(Stored data entries)
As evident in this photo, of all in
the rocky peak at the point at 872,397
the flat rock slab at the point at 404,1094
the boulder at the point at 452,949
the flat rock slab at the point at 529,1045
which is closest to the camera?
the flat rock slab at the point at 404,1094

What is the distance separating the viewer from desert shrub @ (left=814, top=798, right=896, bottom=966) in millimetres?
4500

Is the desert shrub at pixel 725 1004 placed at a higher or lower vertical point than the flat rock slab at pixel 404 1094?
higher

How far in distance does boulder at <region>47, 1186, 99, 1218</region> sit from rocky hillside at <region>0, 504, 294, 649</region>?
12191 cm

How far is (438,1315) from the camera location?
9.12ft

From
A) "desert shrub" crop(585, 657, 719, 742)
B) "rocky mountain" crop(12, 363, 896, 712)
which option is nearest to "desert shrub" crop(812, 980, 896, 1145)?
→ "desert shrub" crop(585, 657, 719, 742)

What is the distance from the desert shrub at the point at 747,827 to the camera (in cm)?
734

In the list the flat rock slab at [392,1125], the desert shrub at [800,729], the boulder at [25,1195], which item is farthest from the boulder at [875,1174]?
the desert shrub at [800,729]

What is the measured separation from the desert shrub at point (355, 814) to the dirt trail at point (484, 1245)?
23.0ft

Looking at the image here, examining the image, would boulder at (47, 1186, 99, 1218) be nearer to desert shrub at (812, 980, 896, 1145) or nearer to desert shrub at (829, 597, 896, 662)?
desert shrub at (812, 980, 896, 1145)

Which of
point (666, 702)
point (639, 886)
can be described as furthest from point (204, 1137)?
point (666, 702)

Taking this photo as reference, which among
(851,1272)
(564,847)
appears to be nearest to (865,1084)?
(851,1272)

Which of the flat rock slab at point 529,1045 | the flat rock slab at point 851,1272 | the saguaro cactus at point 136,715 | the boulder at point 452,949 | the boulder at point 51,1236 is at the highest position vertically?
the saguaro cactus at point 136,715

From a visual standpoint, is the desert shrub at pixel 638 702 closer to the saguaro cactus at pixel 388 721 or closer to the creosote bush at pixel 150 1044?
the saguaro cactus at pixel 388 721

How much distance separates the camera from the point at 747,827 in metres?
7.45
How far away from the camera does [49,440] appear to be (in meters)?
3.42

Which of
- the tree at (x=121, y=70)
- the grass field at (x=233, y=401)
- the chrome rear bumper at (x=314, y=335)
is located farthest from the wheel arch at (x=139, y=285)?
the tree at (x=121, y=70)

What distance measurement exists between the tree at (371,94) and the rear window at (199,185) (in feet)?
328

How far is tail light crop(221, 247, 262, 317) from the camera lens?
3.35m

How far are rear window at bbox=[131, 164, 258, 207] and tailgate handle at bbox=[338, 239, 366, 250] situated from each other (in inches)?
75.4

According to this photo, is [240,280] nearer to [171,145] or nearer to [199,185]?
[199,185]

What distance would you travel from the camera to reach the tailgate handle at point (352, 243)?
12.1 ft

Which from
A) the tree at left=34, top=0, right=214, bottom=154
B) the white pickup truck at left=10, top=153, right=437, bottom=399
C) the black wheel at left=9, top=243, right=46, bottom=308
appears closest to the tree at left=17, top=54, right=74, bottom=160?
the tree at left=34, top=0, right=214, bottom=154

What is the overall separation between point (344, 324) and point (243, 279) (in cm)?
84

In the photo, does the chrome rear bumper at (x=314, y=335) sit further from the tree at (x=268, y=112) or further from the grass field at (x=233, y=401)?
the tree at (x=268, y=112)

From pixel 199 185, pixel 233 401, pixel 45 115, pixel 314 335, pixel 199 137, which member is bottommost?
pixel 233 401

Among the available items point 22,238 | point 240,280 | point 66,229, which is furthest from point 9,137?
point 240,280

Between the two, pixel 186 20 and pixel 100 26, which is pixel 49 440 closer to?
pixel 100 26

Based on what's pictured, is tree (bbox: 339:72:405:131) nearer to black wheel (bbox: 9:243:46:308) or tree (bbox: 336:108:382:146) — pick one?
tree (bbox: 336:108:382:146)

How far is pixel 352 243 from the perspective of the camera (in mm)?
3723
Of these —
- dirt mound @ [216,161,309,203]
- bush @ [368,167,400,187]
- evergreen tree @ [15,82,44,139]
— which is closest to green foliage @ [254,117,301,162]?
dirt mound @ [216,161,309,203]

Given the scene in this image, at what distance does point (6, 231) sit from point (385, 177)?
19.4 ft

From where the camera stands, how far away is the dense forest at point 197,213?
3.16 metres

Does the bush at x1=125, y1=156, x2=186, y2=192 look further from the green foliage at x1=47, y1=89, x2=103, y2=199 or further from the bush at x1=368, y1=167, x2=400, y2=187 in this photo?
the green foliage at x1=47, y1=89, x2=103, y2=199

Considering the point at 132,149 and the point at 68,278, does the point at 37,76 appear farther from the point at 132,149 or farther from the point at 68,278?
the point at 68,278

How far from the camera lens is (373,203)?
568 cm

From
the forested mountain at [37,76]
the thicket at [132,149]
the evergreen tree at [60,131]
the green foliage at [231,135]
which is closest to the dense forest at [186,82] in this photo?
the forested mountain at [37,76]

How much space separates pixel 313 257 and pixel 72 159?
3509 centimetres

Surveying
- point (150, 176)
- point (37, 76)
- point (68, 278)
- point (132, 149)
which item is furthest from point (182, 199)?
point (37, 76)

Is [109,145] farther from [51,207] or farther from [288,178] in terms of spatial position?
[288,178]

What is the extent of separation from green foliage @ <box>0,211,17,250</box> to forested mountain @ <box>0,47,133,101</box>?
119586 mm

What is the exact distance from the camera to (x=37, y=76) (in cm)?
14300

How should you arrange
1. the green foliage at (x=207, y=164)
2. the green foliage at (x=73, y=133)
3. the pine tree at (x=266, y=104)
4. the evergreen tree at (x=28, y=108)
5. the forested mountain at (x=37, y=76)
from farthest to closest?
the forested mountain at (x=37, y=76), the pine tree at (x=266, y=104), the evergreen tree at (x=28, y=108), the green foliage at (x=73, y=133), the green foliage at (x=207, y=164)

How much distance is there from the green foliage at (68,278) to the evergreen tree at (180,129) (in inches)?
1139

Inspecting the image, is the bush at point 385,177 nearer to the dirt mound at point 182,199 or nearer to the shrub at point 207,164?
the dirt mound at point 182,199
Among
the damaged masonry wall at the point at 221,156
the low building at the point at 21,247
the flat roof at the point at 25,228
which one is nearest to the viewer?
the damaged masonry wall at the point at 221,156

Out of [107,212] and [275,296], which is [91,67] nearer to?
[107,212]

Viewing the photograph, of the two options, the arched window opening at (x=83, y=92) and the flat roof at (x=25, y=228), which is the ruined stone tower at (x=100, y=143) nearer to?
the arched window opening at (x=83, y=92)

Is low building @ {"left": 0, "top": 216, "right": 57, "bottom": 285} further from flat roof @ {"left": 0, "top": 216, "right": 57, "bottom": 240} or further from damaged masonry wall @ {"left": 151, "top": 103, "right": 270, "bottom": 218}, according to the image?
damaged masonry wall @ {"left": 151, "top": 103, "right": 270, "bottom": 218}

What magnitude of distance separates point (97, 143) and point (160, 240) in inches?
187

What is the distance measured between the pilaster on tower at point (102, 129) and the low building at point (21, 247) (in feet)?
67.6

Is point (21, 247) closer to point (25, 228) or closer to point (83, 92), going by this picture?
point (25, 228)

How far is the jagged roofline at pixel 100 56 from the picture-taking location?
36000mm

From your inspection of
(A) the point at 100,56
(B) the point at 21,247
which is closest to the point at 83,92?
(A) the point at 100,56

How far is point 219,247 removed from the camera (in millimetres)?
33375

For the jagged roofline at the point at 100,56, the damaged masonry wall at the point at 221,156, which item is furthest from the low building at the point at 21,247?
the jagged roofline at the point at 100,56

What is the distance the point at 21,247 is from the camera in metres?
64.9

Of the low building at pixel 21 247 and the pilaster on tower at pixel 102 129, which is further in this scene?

Problem to solve.
All of the data needs to be printed once more, exactly.

The response.
As evident in this photo, of all in
the rocky peak at the point at 872,397
the flat rock slab at the point at 404,1094
the boulder at the point at 452,949
the flat rock slab at the point at 529,1045
which is closest to the camera?
the flat rock slab at the point at 404,1094

What is the distance separating the viewer from desert shrub @ (left=814, top=798, right=896, bottom=966) in millimetres?
4500

Is the desert shrub at pixel 725 1004 placed at a higher or lower vertical point than the flat rock slab at pixel 404 1094?
higher

How far in distance does boulder at <region>47, 1186, 99, 1218</region> sit from rocky hillside at <region>0, 504, 294, 649</region>?
12191 cm

How far is (438,1315) from the camera location?
9.12ft

From
A) "desert shrub" crop(585, 657, 719, 742)
B) "rocky mountain" crop(12, 363, 896, 712)
which option is nearest to "desert shrub" crop(812, 980, 896, 1145)?
→ "desert shrub" crop(585, 657, 719, 742)

What is the distance from the desert shrub at the point at 747,827 to the camera (in cm)?
734

In the list the flat rock slab at [392,1125], the desert shrub at [800,729], the boulder at [25,1195], which item is farthest from the boulder at [875,1174]?
the desert shrub at [800,729]

What is the measured separation from the desert shrub at point (355, 814) to the dirt trail at point (484, 1245)?
23.0ft

Looking at the image here, examining the image, would boulder at (47, 1186, 99, 1218) be nearer to desert shrub at (812, 980, 896, 1145) or nearer to desert shrub at (829, 597, 896, 662)?
desert shrub at (812, 980, 896, 1145)

Which of
point (666, 702)
point (639, 886)
can be described as furthest from point (204, 1137)?
point (666, 702)

Taking this photo as reference, which among
(851,1272)
(564,847)
appears to be nearest to (865,1084)?
(851,1272)

Which of the flat rock slab at point 529,1045 | the flat rock slab at point 851,1272 | the saguaro cactus at point 136,715 | the boulder at point 452,949 | the boulder at point 51,1236 is at the highest position vertically?
the saguaro cactus at point 136,715

From a visual standpoint, is the desert shrub at pixel 638 702 closer to the saguaro cactus at pixel 388 721 or closer to the creosote bush at pixel 150 1044?
the saguaro cactus at pixel 388 721

How much distance separates the camera from the point at 747,827 in metres?
7.45
How far away from the camera does [49,440] appear to be (in meters)?
3.42

Which of
- the tree at (x=121, y=70)
- the grass field at (x=233, y=401)
- the chrome rear bumper at (x=314, y=335)
is located farthest from the wheel arch at (x=139, y=285)?
the tree at (x=121, y=70)

What distance measurement exists between the tree at (371,94) and the rear window at (199,185) (in feet)?
328

How far is tail light crop(221, 247, 262, 317) from the camera lens?
3.35m

How far are rear window at bbox=[131, 164, 258, 207] and tailgate handle at bbox=[338, 239, 366, 250] situated from each other (in inches)?
75.4

According to this photo, is [240,280] nearer to [171,145] or nearer to [199,185]?
[199,185]

What distance would you travel from the camera to reach the tailgate handle at point (352, 243)?
12.1 ft

Which from
A) the tree at left=34, top=0, right=214, bottom=154
B) the white pickup truck at left=10, top=153, right=437, bottom=399
C) the black wheel at left=9, top=243, right=46, bottom=308
appears closest to the tree at left=17, top=54, right=74, bottom=160?
the tree at left=34, top=0, right=214, bottom=154

What is the overall separation between point (344, 324) and point (243, 279) (in cm)?
84

In the photo, does the chrome rear bumper at (x=314, y=335) sit further from the tree at (x=268, y=112) or further from the grass field at (x=233, y=401)?
the tree at (x=268, y=112)

From pixel 199 185, pixel 233 401, pixel 45 115, pixel 314 335, pixel 199 137, which member is bottommost?
pixel 233 401

Among the available items point 22,238 | point 240,280 | point 66,229, which is furthest from point 9,137?
point 240,280

Between the two, pixel 186 20 and pixel 100 26, which is pixel 49 440 closer to?
pixel 100 26

Based on what's pictured, is tree (bbox: 339:72:405:131) nearer to black wheel (bbox: 9:243:46:308) or tree (bbox: 336:108:382:146) — pick one?
tree (bbox: 336:108:382:146)

How far is pixel 352 243 from the perspective of the camera (in mm)?
3723
Of these —
- dirt mound @ [216,161,309,203]
- bush @ [368,167,400,187]
- evergreen tree @ [15,82,44,139]
— which is closest to green foliage @ [254,117,301,162]?
dirt mound @ [216,161,309,203]

Given the scene in this image, at what distance does point (6, 231) sit from point (385, 177)?
19.4 ft

From where the camera stands, how far away is the dense forest at point 197,213?
3.16 metres

Does the bush at x1=125, y1=156, x2=186, y2=192 look further from the green foliage at x1=47, y1=89, x2=103, y2=199 or further from the bush at x1=368, y1=167, x2=400, y2=187 in this photo?
the green foliage at x1=47, y1=89, x2=103, y2=199

Considering the point at 132,149 and the point at 68,278, does the point at 37,76 appear farther from the point at 132,149 or farther from the point at 68,278?
the point at 68,278

How far from the camera lens is (373,203)?
568 cm

From
the forested mountain at [37,76]
the thicket at [132,149]
the evergreen tree at [60,131]
the green foliage at [231,135]
which is closest to the dense forest at [186,82] in this photo?
the forested mountain at [37,76]

How much space separates pixel 313 257 and pixel 72 159?
3509 centimetres

Surveying
- point (150, 176)
- point (37, 76)
- point (68, 278)
- point (132, 149)
which item is furthest from point (182, 199)?
point (37, 76)

Is [109,145] farther from [51,207] or farther from [288,178] in terms of spatial position?
[288,178]

What is the extent of separation from green foliage @ <box>0,211,17,250</box> to forested mountain @ <box>0,47,133,101</box>?
119586 mm

What is the exact distance from the camera to (x=37, y=76) (in cm)?
14300

How should you arrange
1. the green foliage at (x=207, y=164)
2. the green foliage at (x=73, y=133)
3. the pine tree at (x=266, y=104)
4. the evergreen tree at (x=28, y=108)
5. the forested mountain at (x=37, y=76)
from farthest to closest?
the forested mountain at (x=37, y=76), the pine tree at (x=266, y=104), the evergreen tree at (x=28, y=108), the green foliage at (x=73, y=133), the green foliage at (x=207, y=164)

How much distance is there from the green foliage at (68,278) to the evergreen tree at (180,129) (in inches)?
1139

Inspecting the image, is the bush at point 385,177 nearer to the dirt mound at point 182,199 or nearer to the shrub at point 207,164?
the dirt mound at point 182,199
Among
the damaged masonry wall at the point at 221,156
the low building at the point at 21,247
the flat roof at the point at 25,228
which one is nearest to the viewer?
the damaged masonry wall at the point at 221,156

Out of [107,212] and [275,296], which is [91,67] nearer to?
[107,212]

Viewing the photograph, of the two options, the arched window opening at (x=83, y=92) and the flat roof at (x=25, y=228), which is the ruined stone tower at (x=100, y=143) nearer to?
the arched window opening at (x=83, y=92)

Is low building @ {"left": 0, "top": 216, "right": 57, "bottom": 285} further from flat roof @ {"left": 0, "top": 216, "right": 57, "bottom": 240} or further from damaged masonry wall @ {"left": 151, "top": 103, "right": 270, "bottom": 218}, according to the image?
damaged masonry wall @ {"left": 151, "top": 103, "right": 270, "bottom": 218}

What magnitude of distance separates point (97, 143) and point (160, 240) in inches?
187

What is the distance measured between the pilaster on tower at point (102, 129) and the low building at point (21, 247) (in feet)?
67.6

Is point (21, 247) closer to point (25, 228) or closer to point (83, 92), going by this picture?
point (25, 228)

How far is the jagged roofline at pixel 100 56 from the picture-taking location?
36000mm

From your inspection of
(A) the point at 100,56
(B) the point at 21,247
which is closest to the point at 83,92?
(A) the point at 100,56

How far is point 219,247 removed from the camera (in millimetres)?
33375

For the jagged roofline at the point at 100,56, the damaged masonry wall at the point at 221,156, which item is furthest from the low building at the point at 21,247?
the jagged roofline at the point at 100,56

What is the distance the point at 21,247 is from the camera in metres?
64.9

Of the low building at pixel 21 247 and the pilaster on tower at pixel 102 129, which is further in this scene?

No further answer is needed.